___ KUTIPAN PILIHAN

Dari sistem ideograf atau logograf itu kemudian diturunkan bermacam-macam lambang yang mewakili suku kata saja. Contoh yang dapat dikemukakan adalah huruf-huruf Jepang, Dewa Negari, Arab dan lain-lain. Untuk menunjukkan vokal dalam huruf-huruf Arab dan Dewa Negari diberi tanda-tanda baru.perkembangan yang paling akhir sebagai penyempurnaan dari sistem perlambangan atas suku kata (silabis), adalah setiap bunyi dilambangkan dengan satu tanda. Sistem ini disebut fonemis , misalnya aksara Latin, Yunani, Jerman, dan sebagainya.

Dengan bermacam-macam cara itulah orang dapat melukiskan bahasa dalam bentuk lambang-lambang. Segala macam cara itu pada umumnya disebut huruf.

Di antara sekian macam sistem itu, huruf yang didasarkan atas satu lambang untuk satu bunyi adalah sistem yang paling baik. Dan untuk selanjutnya pengertian huruf yang akan dipakai adalah pengertian terakhir.

Jadi sejauh ini sekurang-kurangnya umat manusia telah mengenal 4 macam sistem tulisan.

a. Tulisan piktograf: urutan beberapa gambar untuk melukiskan suatu peristiwa, misalnya pada orang Indian Mexico.

b. Ideograf atau logograf: suatu tanda atau lambang mewakili sepatah kata atau pengertian, misalnya huruf Cina.

c. Tulisan silabis: suatu tanda untuk menggambarkan suatu suku kata, misalnya tulisan Jepang, Dewa Negari, dan lain-lain.

d. Tulisan fonemis: satu tanda untuk melambangkan satu bunyi, misalnya huruf Latin, Yunani, Jerman dan lain-lain.

Batasan: Huruf adalah lambang atau gambaran dari bunyi .

Setiap sistem perlambangan bunyi-ujaran mempunyai urutan-urutan tertentu. Rentetan urutan sistem Latin lain dari Yunani dan lain pula dari urutan sistem Rusia. Rentetan huruf-huruf menurut sistem tertentu itu kita kenal dengan abjad atau alfabet . Jadi ada alfabet Latin, ada alfabet Yunani dan lain-lain.

______
___ DATA YANG DIBERIKAN

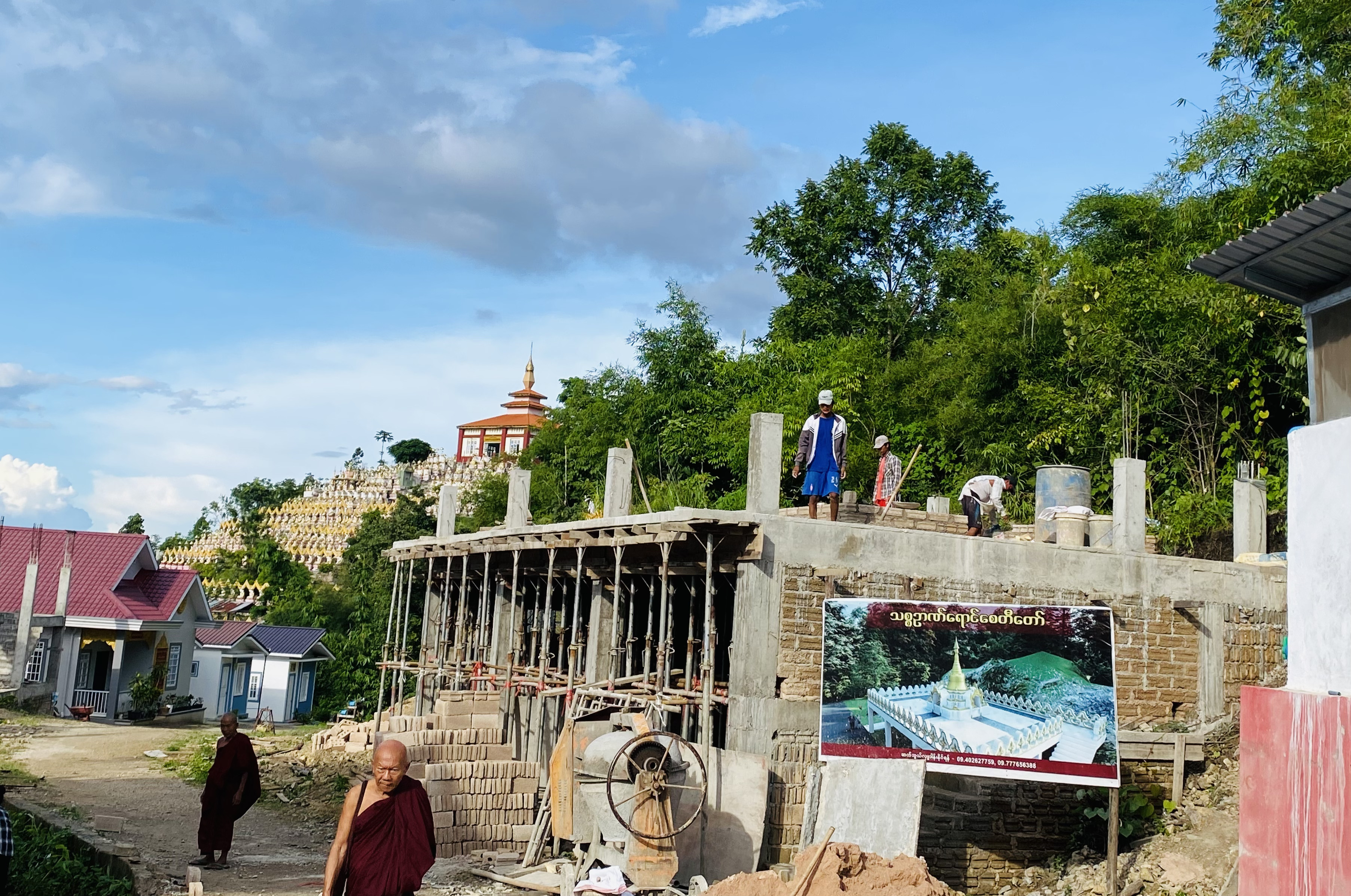 Construction4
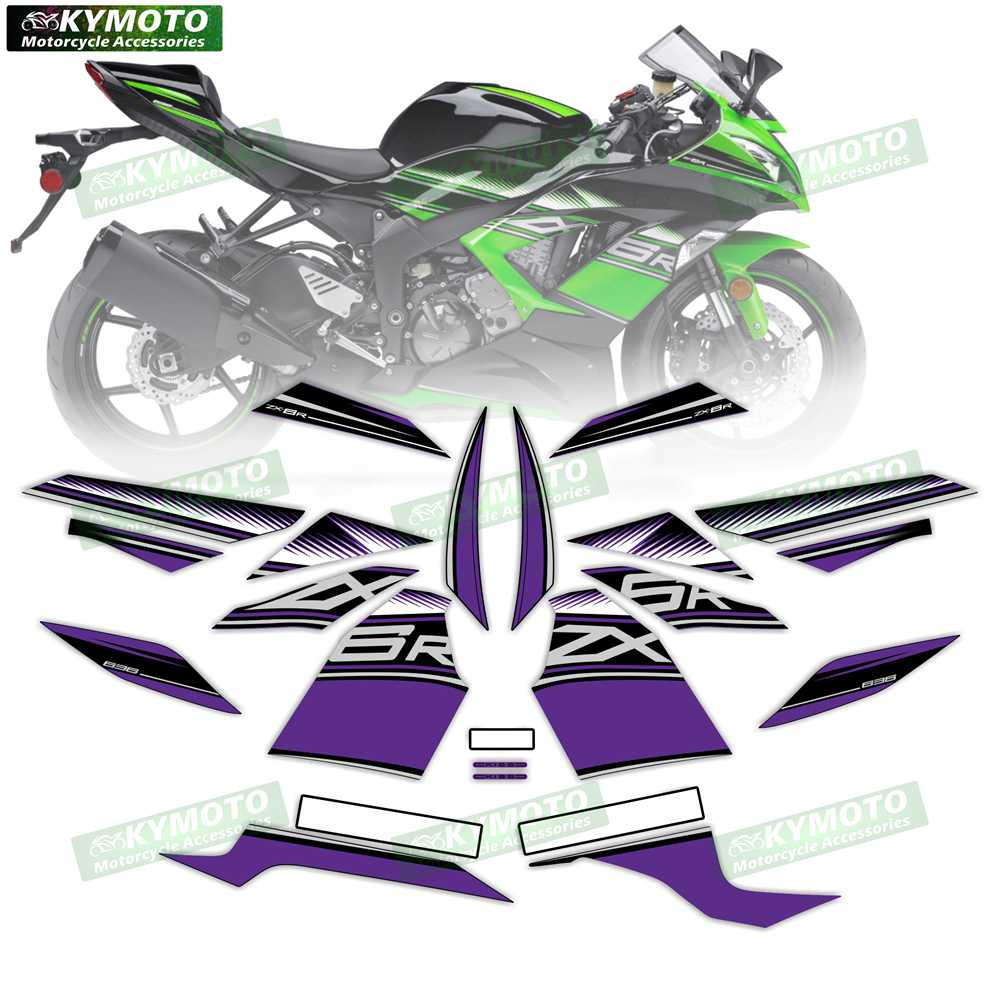 Для ZX-6R ZX6R 636 2013 2014 2015 2016 2017 2018 аксессуары для мотоцикла обтекатель светоотражающие наклейки полный комплект для автомобиля декорация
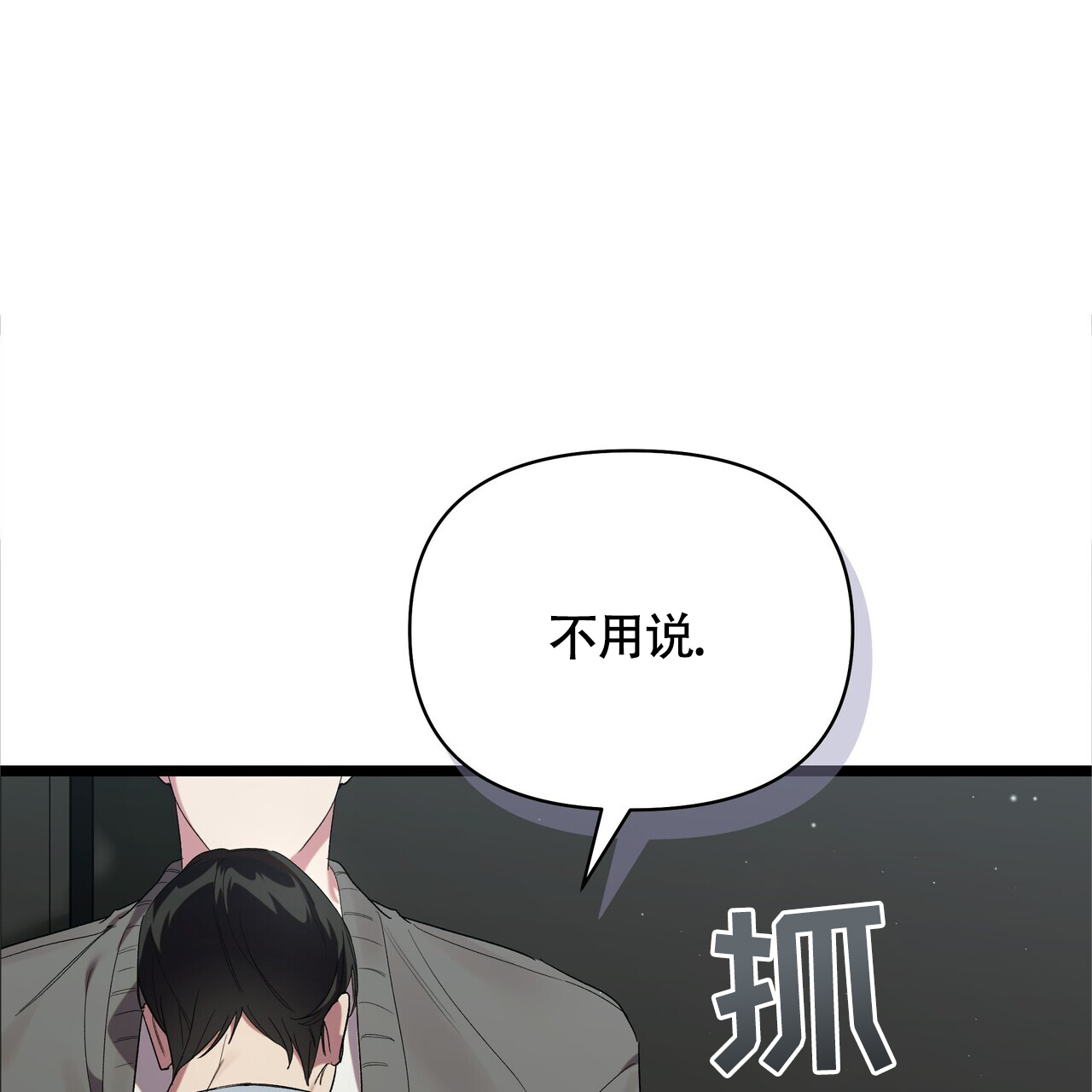 第3话1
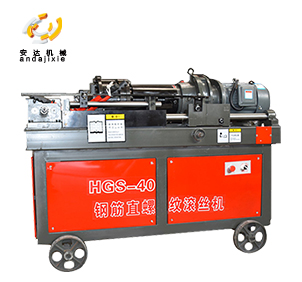 鋼筋滾絲機哪家好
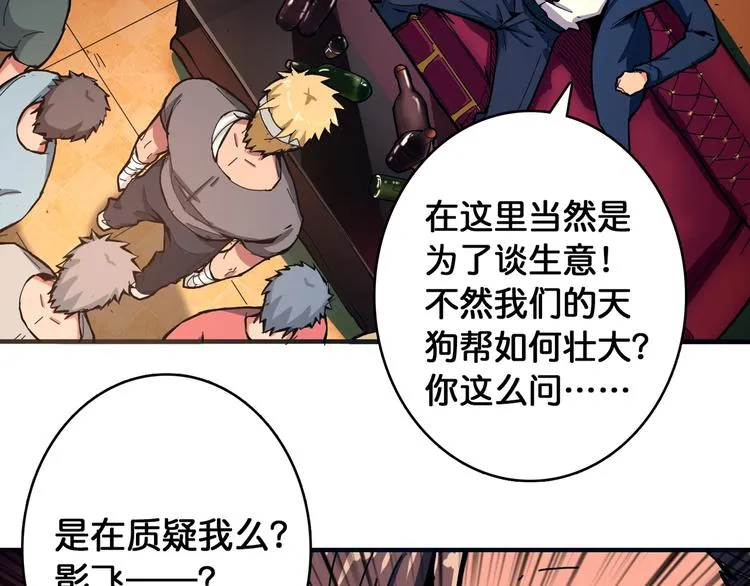 第105话 你这个无耻假狗！！ 第28页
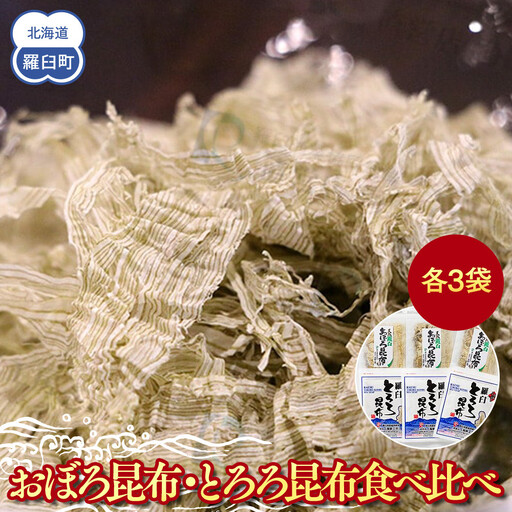 おぼろ昆布・とろろ昆布食べ比べセット 国産 おにぎり 白米のお供 知床 羅臼 北海道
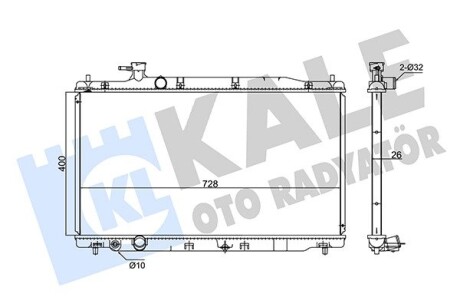 Радіатор охолодження Honda Cr-V III OTO RADYATOR Kale 347720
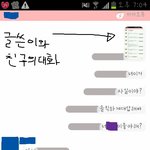헤어진남자친구마음을모르겟습니다(카톡사진첨부)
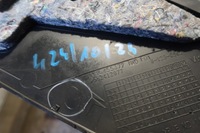 фото thumb №4, Защита корпус туннель левая средняя citroen c5 iii 9682412077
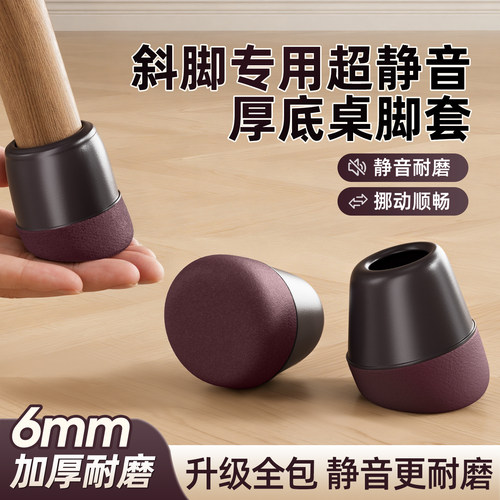 斜腿椅专用静音加厚耐磨桌脚套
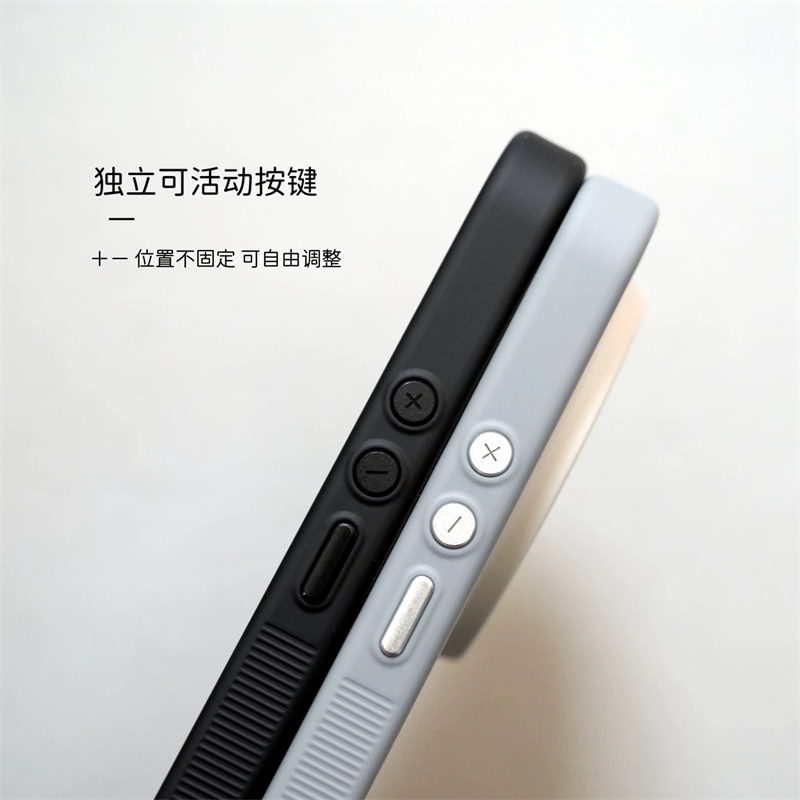 For Xiaomi 17 Ultra Case For M - Photography Kit Xiaomi 17 Ultra recension och pris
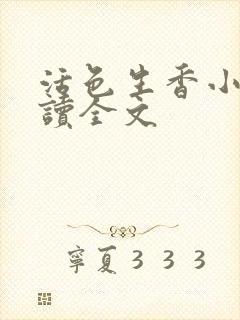 活色生香小说阅读全文封面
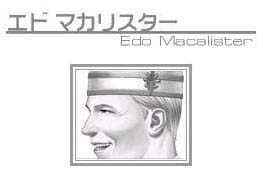 Ed Macalister profile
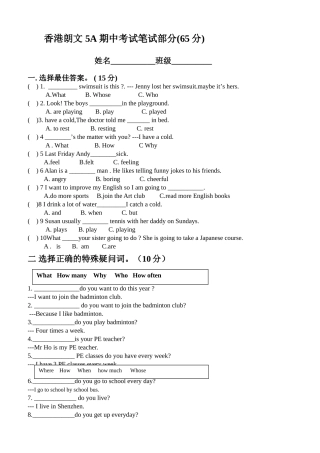 香港朗文5A期中考试
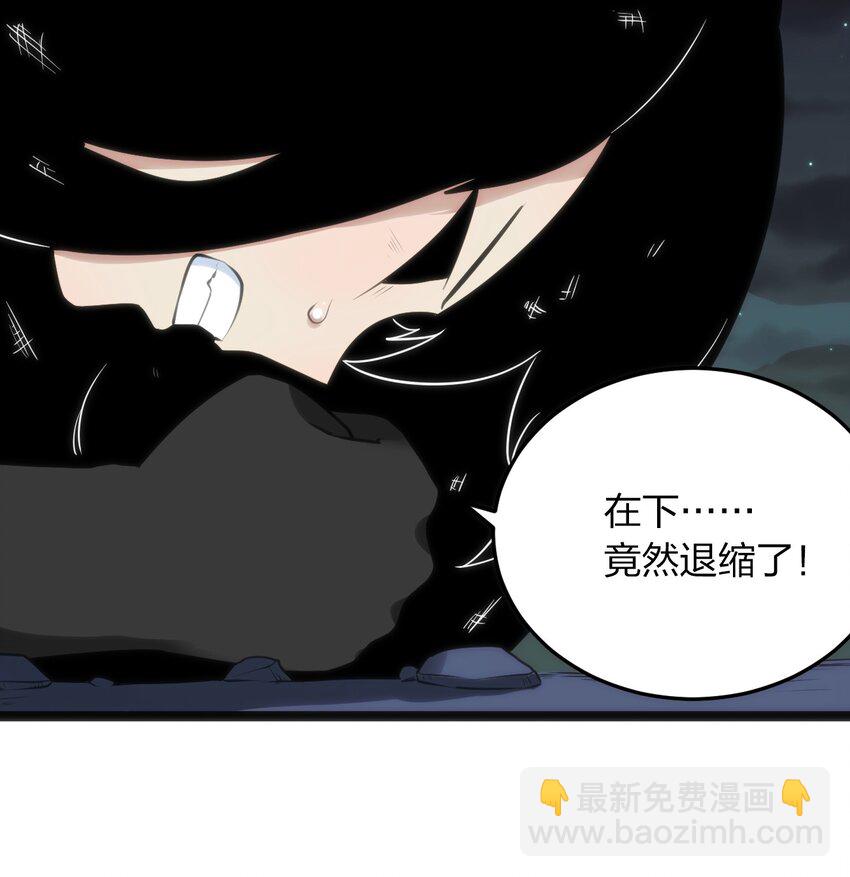 038 另一战场(1/2)-第38话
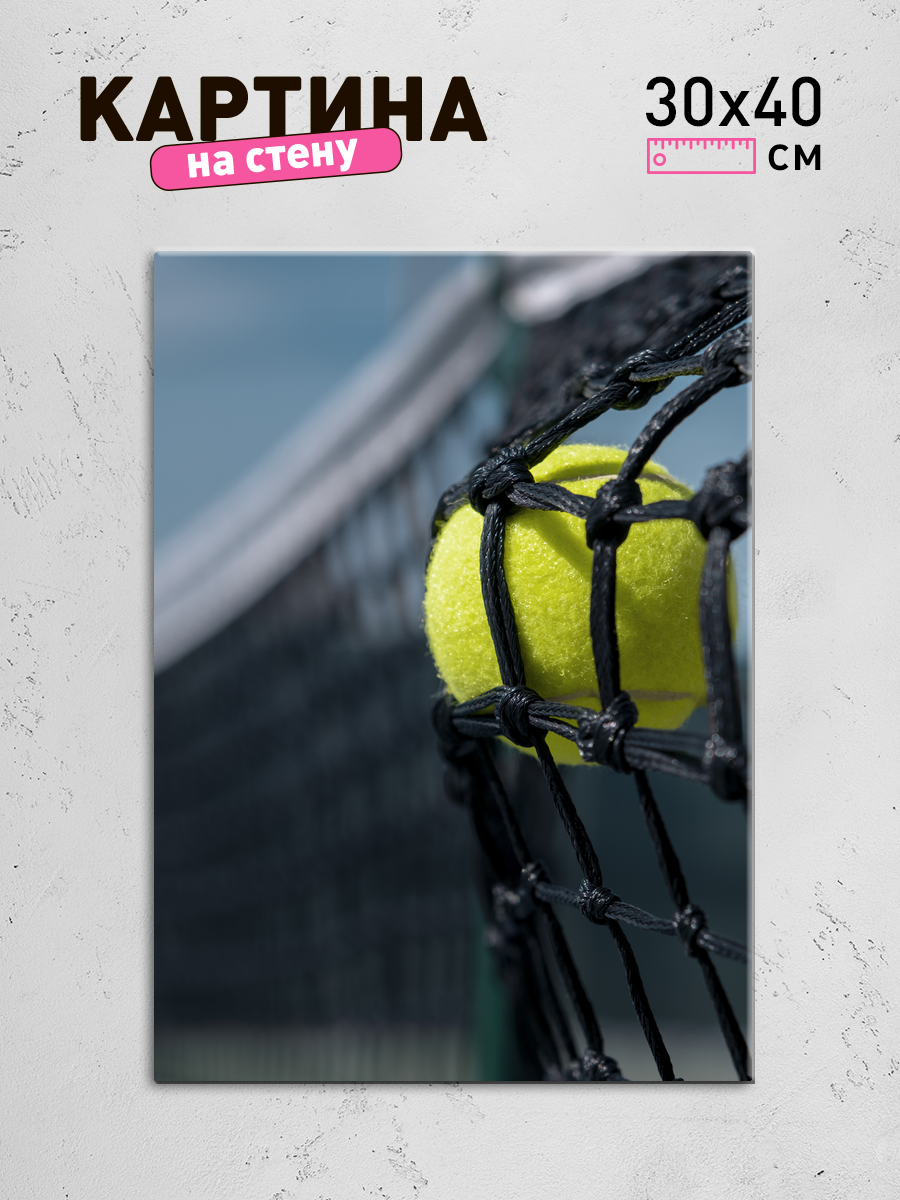 Обработанное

______

**SOAL LATIHAN:**
1. Tentukan apakah setiap pernyataan berikut sesuai dengan kutipan tentang sistem tulisan, lalu jawab ya atau tidak disertai kata-kata penentu dari kutipan: (a) manusia telah mengenal sedikitnya empat macam sistem tulisan; (b) huruf Cina tergolong tulisan silabis; (c) urutan sistem Latin sama dengan urutan sistem Yunani.
2. Tolong tulis ulang seluruh daftar butir data di atas dan ganti "Xiaomi 17 Ultra" dengan "Xiaomi 15 Ultra" tanpa mengubah bagian lain. Jangan sertakan gambarnya dalam jawaban.

**KUNCI JAWABAN:**
1.
(a) Ya: "Jadi sejauh ini sekurang-kurangnya umat manusia telah mengenal 4 macam sistem tulisan."
(b) Tidak: "Ideograf atau logograf: suatu tanda atau lambang mewakili sepatah kata atau pengertian, misalnya huruf Cina."
(c) Tidak: "Rentetan urutan sistem Latin lain dari Yunani dan lain pula dari urutan sistem Rusia."

2.
 Construction4
 Для ZX-6R ZX6R 636 2013 2014 2015 2016 2017 2018 аксессуары для мотоцикла обтекатель светоотражающие наклейки полный комплект для автомобиля декорация
 第3话1
 鋼筋滾絲機哪家好
 第105话 你这个无耻假狗！！ 第28页
 おぼろ昆布・とろろ昆布食べ比べセット 国産 おにぎり 白米のお供 知床 羅臼 北海道
 Радіатор охолодження Honda Cr-V III OTO RADYATOR Kale 347720
헤어진남자친구마음을모르겟습니다(카톡사진첨부)
 фото thumb №4, Защита корпус туннель левая средняя citroen c5 iii 9682412077
 斜腿椅专用静音加厚耐磨桌脚套
 For Xiaomi 15 Ultra Case For M - Photography Kit Xiaomi 15 Ultra recension och pris
 活色生香小说阅读全文封面
 Ed Macalister profile
 香港朗文5A期中考试
 038 另一战场(1/2)-第38话
 Обработанное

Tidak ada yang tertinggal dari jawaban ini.